Поэту, однако, так и не удалось узнать, что случилось бы, попытайся кто то прогнать новоявленное дарование — стул качнулся назад слишком сильно, и Графоман, не имея за что уцепиться руками, несколько секунд размахивал ими в воздухе, а затем грохнулся на пол.
Пока он вставал, потирая рукой не очень приличное место и выссказывая все, что думает по поводу произошедшего, Поэт упорно шарил у себя над головой. «Что то», не дающее покоя, пока ускальзало, но он уже чувствовал, что еще минута — и у него получится вытащить это из небытия. Наконец, пальцы его зацепились за тонкую, как мизинец, руку, и в следующую секунду Муза появилась в комнате.
- Так это ты мне думать мешала, - Поэт произнес это с глупой, но самой радостной улыбкой, - Я думал, ты обиделась и больше не придешь.
- Так и надо было сделать... Руку мне выкрутил! Ты бы еще голову оттяпал! - Муза поправила складки платья, стряхнув с них невидимые пылинки, - Значит так, плесень, садись и пиши, что я скажу. Без меня, небось, ни строчки не начеркал? - прибавила она уже ласковее.
- Ни единой! - честно улыбнулся ее подопечный, вспарывая ногтем неоткрытую пачку бумаги.

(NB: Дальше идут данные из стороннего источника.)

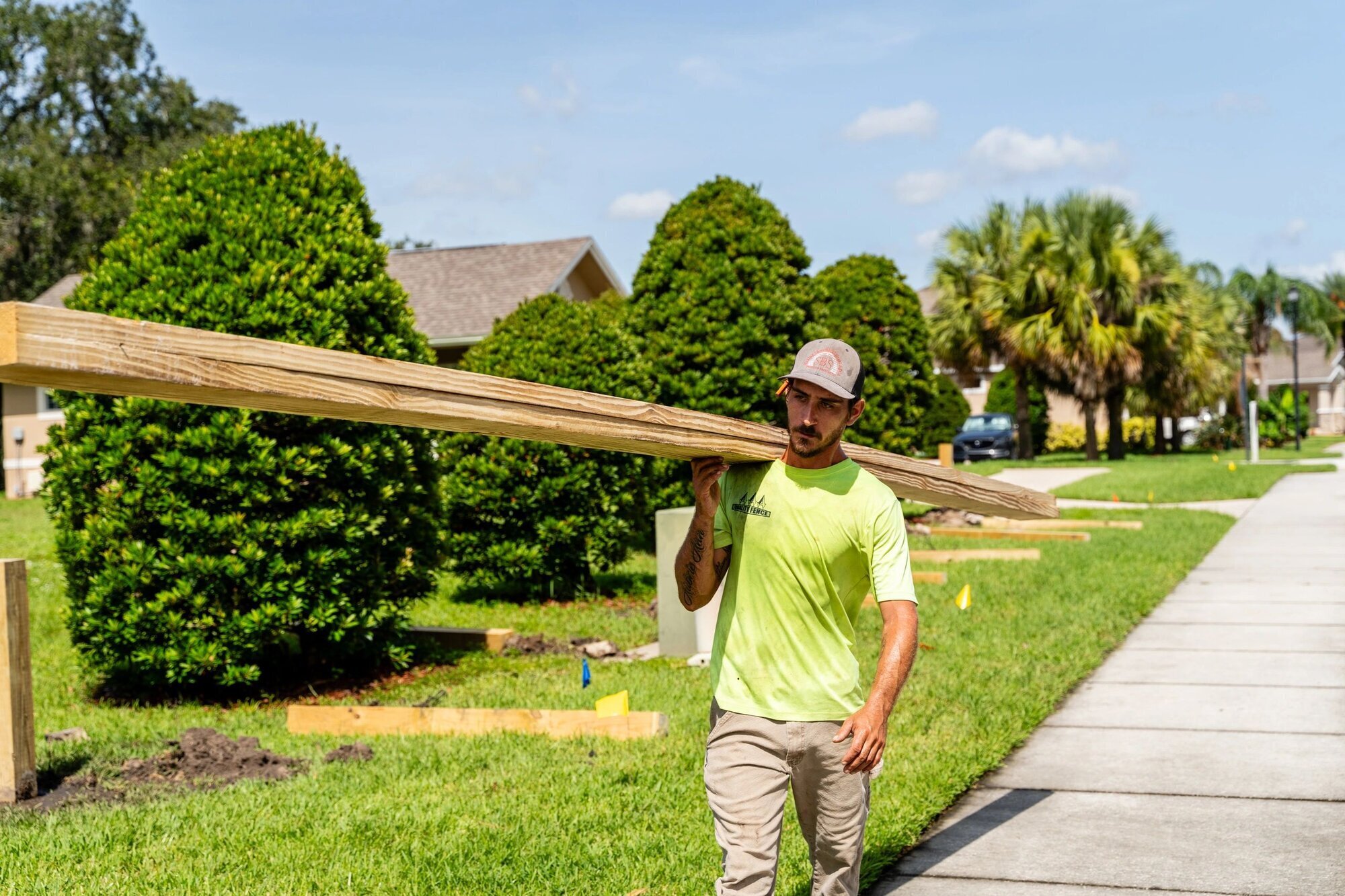 AAA Quality Fence Image
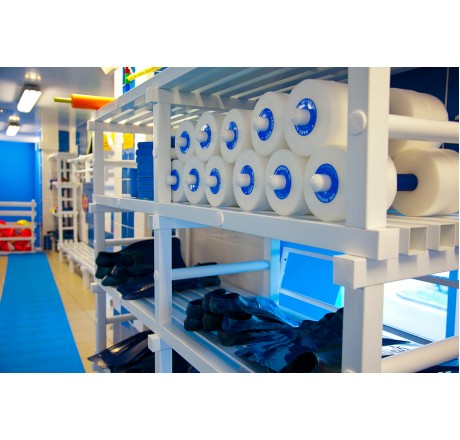 Стеллаж, ПТК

- Вот и хорошо... А ты чего сдесь делаешь? - Муза наконец обратила внимание на Графомана, нервно переступающего с ноги на ногу, - Пшшел за дверь, аудиенция оконченна.
- А как же... Как же? - тот совершенно растерялся, и вместо того, что бы вежливо поздороваться, молча смотрел на нее, слегка приоткрыв рот, - А я?
- Что — ты?
- Я же... талантливый! Написал стихи, даже Поэт вон согласился! Можно вам показать?
Муза нетерпеливо сплюнула на пол. Получилось не женственно, но очень эффектно. Сквозь линнолиум продрался кактус и начал обильно выращивать иголки, почему-то в сторону Графомана. Тот поспешно ретировался на безопасное расстояние.
- Сам, значит, солгасился? - от прищуренного взгляда покровительницы Поэт задрожал, - Да ты не слушай его. Рассеянный он у нас, дурачек, чего ему доверять... Быдло вылитое. Ничего в исскустве не понимает. Ничегошеньки — ты ведь сам говорил. А ты, чего уши развесил? Марш за стол!
Графоман хотел уйти гордо, в полной уверенности, что все музы дуры, но здравый смысл, мирно дремавший все эти годы, зашевелился в нем. По дороге домой Графоман вспоминал нелепое, рассеянное лицо Поэта, перечерканные рукописи, маленькую нахалку , кактус, и ему внезапно стало очень стыдно, самому неизвестно за что. Листы со стихами он сунул в ближайшую урну.